1

The title says it all. I want to search for all element, say Node1, whose "Hello World!" appears in its text, or any of its decedent. If the string appears in a descendant, I still want to get Node1, and not that descendant.

<?xml version="1.0"?>
<data>
    <Node1 id="Node1">Hello World! from Node1
    </Node1>

    <Node1 id="Node2">Nothing to see here
    </Node1>

    <Node1 id="Node3">
        Some text goes here
        <Node2>
            More text
            <Node3>Hellow World! from Node3 </Node3>
        </Node2>
    </Node1>
</data>
sean
  • 1,632
  • 2
  • 15
  • 34

2 Answers2

0

With ElementTree I think you could do something like

import sys
import xml.etree.ElementTree as etree

s = """<root>
<element>A</element>
  <element2>C</element2>
    <element3>TEST</element3>
<element>B</element>
  <element2>D</element2>
    <element3>Test</element3>
</root>"""

e = etree.fromstring(s)

found = [element for element in e.iter() if element.text == 'Test']

print(found[0])

Returns:

<Element 'element3' at 0x7f9edb7e7a98>

Reference:

Physicing
  • 532
  • 5
  • 17
  • Thanks.

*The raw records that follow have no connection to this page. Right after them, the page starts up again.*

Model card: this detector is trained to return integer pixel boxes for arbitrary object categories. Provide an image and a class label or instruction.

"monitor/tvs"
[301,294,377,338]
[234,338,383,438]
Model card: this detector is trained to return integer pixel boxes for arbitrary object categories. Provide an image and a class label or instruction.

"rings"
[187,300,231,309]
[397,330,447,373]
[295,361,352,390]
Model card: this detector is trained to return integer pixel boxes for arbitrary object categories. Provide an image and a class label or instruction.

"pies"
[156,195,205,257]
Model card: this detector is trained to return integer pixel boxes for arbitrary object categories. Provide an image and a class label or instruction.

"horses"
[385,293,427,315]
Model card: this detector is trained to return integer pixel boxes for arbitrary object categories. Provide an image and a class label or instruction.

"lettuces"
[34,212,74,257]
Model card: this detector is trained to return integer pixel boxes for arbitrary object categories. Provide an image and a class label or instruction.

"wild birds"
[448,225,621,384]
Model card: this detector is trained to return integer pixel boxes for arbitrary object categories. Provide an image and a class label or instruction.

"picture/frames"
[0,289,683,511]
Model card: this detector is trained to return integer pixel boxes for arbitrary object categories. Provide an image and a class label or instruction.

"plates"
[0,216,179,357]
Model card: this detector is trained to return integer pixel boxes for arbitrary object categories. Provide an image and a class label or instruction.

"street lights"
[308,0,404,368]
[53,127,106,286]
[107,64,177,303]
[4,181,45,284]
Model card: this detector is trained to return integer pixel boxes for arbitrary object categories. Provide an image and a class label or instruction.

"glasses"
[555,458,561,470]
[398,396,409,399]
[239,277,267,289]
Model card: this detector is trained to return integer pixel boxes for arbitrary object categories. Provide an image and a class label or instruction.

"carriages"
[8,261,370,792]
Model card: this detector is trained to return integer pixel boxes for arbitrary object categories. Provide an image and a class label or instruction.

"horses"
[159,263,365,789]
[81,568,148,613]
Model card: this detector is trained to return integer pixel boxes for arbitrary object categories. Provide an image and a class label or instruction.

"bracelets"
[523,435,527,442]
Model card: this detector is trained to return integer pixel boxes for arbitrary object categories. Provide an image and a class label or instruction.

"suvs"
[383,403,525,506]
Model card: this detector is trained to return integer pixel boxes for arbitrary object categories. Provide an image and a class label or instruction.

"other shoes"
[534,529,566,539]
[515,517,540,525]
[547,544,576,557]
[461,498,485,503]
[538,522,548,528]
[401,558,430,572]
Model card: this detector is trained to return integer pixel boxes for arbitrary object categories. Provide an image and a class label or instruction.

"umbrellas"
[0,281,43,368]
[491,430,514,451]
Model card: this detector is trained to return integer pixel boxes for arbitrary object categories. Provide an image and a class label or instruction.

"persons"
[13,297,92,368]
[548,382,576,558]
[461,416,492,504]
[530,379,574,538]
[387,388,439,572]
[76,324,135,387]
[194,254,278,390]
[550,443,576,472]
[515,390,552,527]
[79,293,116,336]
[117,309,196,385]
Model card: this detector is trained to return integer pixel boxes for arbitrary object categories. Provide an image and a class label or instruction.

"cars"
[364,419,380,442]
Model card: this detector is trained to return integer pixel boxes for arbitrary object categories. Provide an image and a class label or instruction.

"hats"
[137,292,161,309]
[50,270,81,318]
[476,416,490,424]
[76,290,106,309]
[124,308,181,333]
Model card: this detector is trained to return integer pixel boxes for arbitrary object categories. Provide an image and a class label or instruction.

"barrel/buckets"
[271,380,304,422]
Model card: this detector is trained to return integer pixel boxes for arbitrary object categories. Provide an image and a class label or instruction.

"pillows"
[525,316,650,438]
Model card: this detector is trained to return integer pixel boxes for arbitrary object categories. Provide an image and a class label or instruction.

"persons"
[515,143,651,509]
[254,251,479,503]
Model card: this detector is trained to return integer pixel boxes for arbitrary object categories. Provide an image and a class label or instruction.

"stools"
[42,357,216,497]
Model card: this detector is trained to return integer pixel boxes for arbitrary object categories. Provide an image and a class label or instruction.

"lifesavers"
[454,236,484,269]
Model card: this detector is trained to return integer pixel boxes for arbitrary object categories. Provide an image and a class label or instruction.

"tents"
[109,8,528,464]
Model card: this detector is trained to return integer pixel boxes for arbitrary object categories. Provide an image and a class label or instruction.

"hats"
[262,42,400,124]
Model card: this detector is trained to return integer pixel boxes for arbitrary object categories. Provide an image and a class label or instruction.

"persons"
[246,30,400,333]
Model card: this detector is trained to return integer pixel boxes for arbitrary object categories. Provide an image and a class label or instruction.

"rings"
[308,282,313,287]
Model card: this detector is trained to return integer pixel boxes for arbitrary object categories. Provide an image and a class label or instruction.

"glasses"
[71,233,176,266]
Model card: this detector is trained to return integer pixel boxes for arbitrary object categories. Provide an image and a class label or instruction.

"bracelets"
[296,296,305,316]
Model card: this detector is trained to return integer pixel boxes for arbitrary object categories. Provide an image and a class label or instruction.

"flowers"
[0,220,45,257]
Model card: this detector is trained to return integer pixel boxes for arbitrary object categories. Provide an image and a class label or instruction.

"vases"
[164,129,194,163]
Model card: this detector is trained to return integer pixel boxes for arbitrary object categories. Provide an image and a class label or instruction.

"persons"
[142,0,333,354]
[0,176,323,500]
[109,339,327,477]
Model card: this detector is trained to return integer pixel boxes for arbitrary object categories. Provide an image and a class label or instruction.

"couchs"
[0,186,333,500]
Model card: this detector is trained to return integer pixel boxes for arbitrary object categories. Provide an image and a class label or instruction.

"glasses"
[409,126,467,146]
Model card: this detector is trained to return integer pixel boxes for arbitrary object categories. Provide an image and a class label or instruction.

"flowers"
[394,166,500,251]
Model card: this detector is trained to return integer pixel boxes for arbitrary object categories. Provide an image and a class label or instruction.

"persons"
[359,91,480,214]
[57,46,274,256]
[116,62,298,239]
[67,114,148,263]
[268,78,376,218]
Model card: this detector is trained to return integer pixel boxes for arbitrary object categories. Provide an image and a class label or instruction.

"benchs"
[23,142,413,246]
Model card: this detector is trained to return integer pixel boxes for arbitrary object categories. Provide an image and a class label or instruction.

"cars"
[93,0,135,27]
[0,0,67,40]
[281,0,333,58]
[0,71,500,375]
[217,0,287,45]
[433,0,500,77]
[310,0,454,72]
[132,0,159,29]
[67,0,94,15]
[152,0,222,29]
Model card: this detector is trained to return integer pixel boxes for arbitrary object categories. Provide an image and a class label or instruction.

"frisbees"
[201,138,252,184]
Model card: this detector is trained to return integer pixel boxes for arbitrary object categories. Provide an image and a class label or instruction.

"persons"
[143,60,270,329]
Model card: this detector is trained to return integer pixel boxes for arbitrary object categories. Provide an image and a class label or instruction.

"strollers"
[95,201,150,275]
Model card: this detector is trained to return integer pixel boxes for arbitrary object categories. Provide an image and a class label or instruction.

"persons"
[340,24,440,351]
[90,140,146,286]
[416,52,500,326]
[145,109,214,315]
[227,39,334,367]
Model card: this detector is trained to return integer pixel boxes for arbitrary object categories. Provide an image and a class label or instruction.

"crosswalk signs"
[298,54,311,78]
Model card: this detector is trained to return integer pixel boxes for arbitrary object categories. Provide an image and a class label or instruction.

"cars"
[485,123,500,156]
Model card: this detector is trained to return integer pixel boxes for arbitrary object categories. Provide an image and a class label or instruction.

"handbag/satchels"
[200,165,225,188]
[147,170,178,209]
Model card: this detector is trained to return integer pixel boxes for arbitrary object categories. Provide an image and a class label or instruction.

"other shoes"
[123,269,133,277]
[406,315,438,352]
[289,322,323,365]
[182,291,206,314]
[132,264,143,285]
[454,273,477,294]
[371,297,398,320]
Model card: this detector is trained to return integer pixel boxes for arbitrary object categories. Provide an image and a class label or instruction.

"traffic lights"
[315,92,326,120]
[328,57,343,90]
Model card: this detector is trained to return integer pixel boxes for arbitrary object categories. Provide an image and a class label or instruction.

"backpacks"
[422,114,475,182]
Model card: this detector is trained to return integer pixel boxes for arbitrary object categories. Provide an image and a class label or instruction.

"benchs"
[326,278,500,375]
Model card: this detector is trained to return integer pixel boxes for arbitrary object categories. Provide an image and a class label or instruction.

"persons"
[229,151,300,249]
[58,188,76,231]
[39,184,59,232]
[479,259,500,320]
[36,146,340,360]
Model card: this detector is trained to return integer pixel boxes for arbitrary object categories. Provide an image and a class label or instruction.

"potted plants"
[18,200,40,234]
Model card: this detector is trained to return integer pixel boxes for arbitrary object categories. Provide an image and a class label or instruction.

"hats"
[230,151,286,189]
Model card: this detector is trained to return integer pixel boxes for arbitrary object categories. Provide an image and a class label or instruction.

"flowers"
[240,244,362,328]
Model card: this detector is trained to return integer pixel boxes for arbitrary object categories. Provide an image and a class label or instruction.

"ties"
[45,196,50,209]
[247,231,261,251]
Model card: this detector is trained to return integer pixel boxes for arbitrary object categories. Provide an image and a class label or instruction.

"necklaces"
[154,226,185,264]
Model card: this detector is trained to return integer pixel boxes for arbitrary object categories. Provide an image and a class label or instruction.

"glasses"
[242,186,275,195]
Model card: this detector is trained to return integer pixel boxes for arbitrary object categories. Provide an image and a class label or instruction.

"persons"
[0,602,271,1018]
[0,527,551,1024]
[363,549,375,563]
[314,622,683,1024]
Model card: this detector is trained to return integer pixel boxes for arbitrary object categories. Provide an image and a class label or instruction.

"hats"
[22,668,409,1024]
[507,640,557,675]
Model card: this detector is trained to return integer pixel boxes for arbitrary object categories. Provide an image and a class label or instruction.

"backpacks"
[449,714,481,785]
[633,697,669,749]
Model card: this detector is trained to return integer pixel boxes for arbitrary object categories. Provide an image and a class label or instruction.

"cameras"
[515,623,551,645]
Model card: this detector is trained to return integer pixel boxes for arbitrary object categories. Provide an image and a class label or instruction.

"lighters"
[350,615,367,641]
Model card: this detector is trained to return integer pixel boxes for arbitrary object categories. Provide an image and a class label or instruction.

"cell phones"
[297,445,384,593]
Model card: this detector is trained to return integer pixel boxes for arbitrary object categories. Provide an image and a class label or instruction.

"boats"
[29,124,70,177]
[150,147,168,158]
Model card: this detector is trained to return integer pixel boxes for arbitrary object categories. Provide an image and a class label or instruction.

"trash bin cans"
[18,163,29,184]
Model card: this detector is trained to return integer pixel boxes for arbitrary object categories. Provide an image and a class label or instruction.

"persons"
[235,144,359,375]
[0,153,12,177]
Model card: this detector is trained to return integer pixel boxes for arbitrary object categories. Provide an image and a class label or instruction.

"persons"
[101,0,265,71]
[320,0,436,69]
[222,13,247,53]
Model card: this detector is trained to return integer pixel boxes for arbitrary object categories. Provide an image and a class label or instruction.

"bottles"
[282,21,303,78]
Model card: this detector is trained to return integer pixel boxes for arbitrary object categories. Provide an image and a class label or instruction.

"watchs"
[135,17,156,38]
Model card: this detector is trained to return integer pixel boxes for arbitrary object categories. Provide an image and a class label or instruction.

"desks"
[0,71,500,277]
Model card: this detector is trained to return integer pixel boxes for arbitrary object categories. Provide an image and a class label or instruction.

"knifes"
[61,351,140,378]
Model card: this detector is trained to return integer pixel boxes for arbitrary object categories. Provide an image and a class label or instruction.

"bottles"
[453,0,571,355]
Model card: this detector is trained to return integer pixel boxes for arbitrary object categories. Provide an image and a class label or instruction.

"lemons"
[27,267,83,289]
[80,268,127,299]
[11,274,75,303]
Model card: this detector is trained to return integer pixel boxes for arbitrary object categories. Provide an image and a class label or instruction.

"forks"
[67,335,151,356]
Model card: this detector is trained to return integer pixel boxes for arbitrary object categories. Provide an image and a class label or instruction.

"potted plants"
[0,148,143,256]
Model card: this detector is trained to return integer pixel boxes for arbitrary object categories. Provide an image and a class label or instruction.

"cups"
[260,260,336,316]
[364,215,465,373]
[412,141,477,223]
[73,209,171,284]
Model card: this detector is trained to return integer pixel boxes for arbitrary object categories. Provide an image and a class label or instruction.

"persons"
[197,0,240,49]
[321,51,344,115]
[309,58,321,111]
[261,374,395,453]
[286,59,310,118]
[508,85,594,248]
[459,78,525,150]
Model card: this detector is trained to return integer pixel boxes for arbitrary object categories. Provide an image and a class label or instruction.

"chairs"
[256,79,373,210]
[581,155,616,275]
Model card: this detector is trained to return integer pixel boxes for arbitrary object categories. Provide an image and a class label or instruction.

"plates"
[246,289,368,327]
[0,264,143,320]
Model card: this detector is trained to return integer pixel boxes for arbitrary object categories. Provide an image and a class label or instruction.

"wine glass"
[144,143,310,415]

But this approach only returns the immediate node, e.g. Node3 in my example, instead of the Node1 that I want to search for. – sean Oct 02 '19 at 22:01
0

See below

import xml.etree.ElementTree as ET

xml = '''<?xml version="1.0"?>
<data>
    <Node1 id="Node1">Hello World! from Node1
    </Node1>

    <Node1 id="Node2">Nothing to see here
    </Node1>

    <Node1 id="Node3">
        Some text goes here
        <Node2>
            More text
            <Node3>Hello World! from Node3 </Node3>
        </Node2>
    </Node1>
</data>'''


def scan_node(node, txt, result):
    """
    Scan the node (recursively) and look for the text 'txt'
    :param node:
    :param txt:
    :return:
    """
    children = list(node)
    for child in children:
        if txt in child.text:
            result.append(child)
        scan_node(child, txt, result)


root = ET.fromstring(xml)
result = []
scan_node(root, 'Hello World', result)
print(result)

output

[<Element 'Node1' at 0x00723A80>, <Element 'Node3' at 0x00723C30>]
balderman
  • 22,927
  • 7
  • 34
  • 52